_Problem to work on_
In the records below, the line with "Greatest Science Fiction" opens the range and the line with "You like the" closes it; print that range exactly and nothing else.

—————

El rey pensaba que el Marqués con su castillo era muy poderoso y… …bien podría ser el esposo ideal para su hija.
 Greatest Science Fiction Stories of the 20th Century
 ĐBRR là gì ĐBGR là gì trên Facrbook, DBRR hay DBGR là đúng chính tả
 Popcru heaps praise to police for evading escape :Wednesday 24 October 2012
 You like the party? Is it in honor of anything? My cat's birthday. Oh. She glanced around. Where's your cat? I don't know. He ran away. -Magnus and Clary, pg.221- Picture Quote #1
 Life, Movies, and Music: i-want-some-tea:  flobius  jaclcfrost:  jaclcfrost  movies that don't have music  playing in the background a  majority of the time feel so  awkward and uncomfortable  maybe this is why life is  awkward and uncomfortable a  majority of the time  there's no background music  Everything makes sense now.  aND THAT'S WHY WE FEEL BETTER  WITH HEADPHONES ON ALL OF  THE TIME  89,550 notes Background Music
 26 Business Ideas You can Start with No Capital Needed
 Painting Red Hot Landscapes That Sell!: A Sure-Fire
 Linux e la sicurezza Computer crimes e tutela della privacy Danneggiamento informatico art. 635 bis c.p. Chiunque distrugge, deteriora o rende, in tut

—————

_Answer section_
 Greatest Science Fiction Stories of the 20th Century
 ĐBRR là gì ĐBGR là gì trên Facrbook, DBRR hay DBGR là đúng chính tả
 Popcru heaps praise to police for evading escape :Wednesday 24 October 2012
 You like the party? Is it in honor of anything? My cat's birthday. Oh. She glanced around. Where's your cat? I don't know. He ran away. -Magnus and Clary, pg.221- Picture Quote #1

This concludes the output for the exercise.